Thursday, October 10, 2013

Game semantics and dialectics

Giorgio Japaridze has suggested an interpretation of dynamic logic as representable as game semantics, the stuff of game theory.  Games are minimal worlds in which there are agents, objects, spaces, and it makes intuitive sense that dynamic logic (which tries to make logic marry up with  real world activity) and game semantics would be closely aligned projects.

I would add Hegel's approach to dialectics to this group. He makes an move, presents reality's counter, makes another move and so on, until he gets to people and completes the analysis of master and servant.  The servant is in the position of great consciousness for the servant must master himself and the whole world, while the master has only desire and violence.  The submission quickly becomes only a part of what the servant is doing.

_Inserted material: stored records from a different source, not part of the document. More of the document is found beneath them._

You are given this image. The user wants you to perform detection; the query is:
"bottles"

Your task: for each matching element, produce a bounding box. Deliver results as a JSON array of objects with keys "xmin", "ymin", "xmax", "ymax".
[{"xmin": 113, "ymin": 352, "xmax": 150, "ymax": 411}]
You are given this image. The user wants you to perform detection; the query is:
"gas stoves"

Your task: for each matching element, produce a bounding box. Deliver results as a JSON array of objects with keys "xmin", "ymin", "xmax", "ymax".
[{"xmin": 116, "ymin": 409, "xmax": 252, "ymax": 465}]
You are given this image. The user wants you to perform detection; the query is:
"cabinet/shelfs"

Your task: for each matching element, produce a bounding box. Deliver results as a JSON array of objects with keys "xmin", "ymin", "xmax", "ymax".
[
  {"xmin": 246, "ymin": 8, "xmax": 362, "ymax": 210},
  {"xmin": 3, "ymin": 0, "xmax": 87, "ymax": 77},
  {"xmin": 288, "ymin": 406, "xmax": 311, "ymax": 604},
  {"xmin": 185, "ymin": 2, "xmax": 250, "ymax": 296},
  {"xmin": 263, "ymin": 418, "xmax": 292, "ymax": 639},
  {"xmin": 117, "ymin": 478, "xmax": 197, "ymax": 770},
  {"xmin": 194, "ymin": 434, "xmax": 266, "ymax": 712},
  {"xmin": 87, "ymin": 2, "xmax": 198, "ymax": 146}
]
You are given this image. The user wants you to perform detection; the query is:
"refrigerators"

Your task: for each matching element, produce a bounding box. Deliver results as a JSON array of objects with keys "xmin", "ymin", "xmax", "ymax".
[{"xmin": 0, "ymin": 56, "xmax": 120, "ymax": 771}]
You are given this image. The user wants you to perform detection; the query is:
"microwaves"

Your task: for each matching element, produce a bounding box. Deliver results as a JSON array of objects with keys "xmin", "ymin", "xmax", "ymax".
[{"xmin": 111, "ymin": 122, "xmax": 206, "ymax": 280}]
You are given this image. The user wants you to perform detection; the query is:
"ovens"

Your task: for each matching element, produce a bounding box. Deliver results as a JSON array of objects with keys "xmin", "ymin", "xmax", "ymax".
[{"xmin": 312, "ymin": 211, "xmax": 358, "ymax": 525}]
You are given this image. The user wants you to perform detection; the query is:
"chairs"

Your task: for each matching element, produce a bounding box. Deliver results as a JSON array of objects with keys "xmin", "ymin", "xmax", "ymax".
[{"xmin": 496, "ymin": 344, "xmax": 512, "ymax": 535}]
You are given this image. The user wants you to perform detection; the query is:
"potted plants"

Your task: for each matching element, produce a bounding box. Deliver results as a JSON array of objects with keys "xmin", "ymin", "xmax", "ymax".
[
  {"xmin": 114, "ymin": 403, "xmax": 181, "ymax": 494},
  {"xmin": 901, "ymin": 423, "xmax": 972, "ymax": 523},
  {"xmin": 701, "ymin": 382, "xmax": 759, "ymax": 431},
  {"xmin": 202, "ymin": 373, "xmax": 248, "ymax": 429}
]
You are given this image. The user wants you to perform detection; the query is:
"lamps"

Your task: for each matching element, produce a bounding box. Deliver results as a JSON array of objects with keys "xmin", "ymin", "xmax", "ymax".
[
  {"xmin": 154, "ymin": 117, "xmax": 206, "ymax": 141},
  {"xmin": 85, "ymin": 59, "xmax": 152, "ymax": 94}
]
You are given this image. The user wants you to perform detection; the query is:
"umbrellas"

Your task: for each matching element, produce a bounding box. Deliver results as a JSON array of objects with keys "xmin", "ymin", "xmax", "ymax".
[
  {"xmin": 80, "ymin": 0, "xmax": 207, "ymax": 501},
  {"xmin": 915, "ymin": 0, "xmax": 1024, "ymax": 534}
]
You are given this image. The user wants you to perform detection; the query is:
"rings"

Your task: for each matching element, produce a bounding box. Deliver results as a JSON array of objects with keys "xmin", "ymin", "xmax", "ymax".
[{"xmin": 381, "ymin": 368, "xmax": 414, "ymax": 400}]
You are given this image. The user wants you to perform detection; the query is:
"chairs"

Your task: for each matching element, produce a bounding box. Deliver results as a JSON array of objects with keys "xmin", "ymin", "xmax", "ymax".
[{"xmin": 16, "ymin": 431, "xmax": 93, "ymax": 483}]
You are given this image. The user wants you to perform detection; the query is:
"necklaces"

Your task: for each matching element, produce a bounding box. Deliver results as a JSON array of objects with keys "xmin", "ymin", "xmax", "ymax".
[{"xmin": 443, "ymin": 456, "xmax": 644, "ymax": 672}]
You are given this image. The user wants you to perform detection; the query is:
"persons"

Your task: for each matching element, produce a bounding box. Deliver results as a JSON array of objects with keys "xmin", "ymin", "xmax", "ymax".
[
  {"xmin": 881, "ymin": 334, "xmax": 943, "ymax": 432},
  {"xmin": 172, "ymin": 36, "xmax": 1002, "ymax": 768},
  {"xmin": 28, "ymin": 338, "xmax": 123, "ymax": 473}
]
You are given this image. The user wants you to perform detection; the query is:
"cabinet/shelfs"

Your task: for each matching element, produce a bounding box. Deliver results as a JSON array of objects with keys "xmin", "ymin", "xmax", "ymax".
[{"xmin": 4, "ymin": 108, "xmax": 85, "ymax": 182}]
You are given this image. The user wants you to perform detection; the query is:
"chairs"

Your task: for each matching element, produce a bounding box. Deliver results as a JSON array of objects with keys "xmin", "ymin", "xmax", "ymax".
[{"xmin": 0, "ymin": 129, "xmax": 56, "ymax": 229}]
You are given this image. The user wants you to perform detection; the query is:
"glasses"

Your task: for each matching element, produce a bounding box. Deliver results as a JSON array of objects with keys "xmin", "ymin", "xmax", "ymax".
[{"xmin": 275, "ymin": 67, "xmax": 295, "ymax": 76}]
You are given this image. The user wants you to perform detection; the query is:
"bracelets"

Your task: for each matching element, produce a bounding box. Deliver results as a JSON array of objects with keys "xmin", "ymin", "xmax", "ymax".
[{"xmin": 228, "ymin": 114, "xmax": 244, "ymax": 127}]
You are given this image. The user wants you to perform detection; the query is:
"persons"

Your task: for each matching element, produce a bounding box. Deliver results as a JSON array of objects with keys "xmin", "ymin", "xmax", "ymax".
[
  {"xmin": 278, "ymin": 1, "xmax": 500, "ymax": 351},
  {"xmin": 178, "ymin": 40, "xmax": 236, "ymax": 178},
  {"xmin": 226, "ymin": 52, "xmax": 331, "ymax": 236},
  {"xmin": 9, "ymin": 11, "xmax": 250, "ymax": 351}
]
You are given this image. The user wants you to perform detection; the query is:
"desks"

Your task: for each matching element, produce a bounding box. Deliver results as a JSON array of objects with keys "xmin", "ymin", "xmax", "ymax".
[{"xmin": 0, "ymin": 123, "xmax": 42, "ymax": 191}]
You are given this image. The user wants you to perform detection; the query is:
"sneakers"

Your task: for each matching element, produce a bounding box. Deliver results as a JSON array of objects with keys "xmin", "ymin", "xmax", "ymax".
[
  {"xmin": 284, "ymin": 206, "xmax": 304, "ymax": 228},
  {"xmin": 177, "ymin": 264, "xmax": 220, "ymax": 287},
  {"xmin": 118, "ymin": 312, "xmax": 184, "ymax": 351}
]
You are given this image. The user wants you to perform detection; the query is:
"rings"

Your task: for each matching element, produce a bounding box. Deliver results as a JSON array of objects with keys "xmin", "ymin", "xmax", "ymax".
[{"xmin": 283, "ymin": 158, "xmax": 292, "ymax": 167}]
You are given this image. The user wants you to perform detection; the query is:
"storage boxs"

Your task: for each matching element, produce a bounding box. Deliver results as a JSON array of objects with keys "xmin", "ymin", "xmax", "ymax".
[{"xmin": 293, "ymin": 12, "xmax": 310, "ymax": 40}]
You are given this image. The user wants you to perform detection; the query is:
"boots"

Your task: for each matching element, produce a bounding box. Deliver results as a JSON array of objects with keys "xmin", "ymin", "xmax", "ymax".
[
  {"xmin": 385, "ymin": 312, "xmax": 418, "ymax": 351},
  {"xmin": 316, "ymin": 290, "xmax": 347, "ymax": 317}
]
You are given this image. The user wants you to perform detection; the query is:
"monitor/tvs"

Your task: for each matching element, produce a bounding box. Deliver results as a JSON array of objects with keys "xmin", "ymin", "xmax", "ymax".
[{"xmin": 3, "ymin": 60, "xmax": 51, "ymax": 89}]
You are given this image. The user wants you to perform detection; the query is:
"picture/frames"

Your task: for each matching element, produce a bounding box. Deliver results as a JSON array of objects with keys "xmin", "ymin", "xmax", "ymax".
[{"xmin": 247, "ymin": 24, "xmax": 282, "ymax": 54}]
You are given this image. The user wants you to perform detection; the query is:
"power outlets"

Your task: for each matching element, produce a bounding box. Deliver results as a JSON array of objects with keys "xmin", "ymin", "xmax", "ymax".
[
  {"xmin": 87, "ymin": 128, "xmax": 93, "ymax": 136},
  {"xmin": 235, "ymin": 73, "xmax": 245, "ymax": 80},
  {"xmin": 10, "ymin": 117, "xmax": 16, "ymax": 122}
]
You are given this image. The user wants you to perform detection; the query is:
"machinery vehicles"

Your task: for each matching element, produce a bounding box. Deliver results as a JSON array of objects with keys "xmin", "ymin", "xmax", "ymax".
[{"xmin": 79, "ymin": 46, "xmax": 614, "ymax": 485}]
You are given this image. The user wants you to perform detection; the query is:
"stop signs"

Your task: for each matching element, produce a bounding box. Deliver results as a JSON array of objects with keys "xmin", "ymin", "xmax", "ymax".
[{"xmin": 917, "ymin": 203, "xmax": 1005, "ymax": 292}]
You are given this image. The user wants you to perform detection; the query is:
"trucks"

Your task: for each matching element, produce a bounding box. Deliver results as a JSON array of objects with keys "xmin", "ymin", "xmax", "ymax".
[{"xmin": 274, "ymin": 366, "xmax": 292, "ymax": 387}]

A long time ago now, people would ask in exasperation what game I was playing. That question - what game is it? - is fundamental.  'What game are we playing?' could be a candidate for game zero, the game of which all other games are sub-games.  I recently commented somewhere that the only positive evidence of something beyond the greedy-pig-athon of modern economic life was the Bill Gates move of saying 'enough winning - what else have you got?'. Of course, that undersells Melinda Gates' Catholicism.  He was made alive to the reality that thousands of people die for lack of $5, $20, $50 interventions, and looking around in exasperation for the people holding all the dollars, was able to see himself.  Good on him. He's making universality game zero.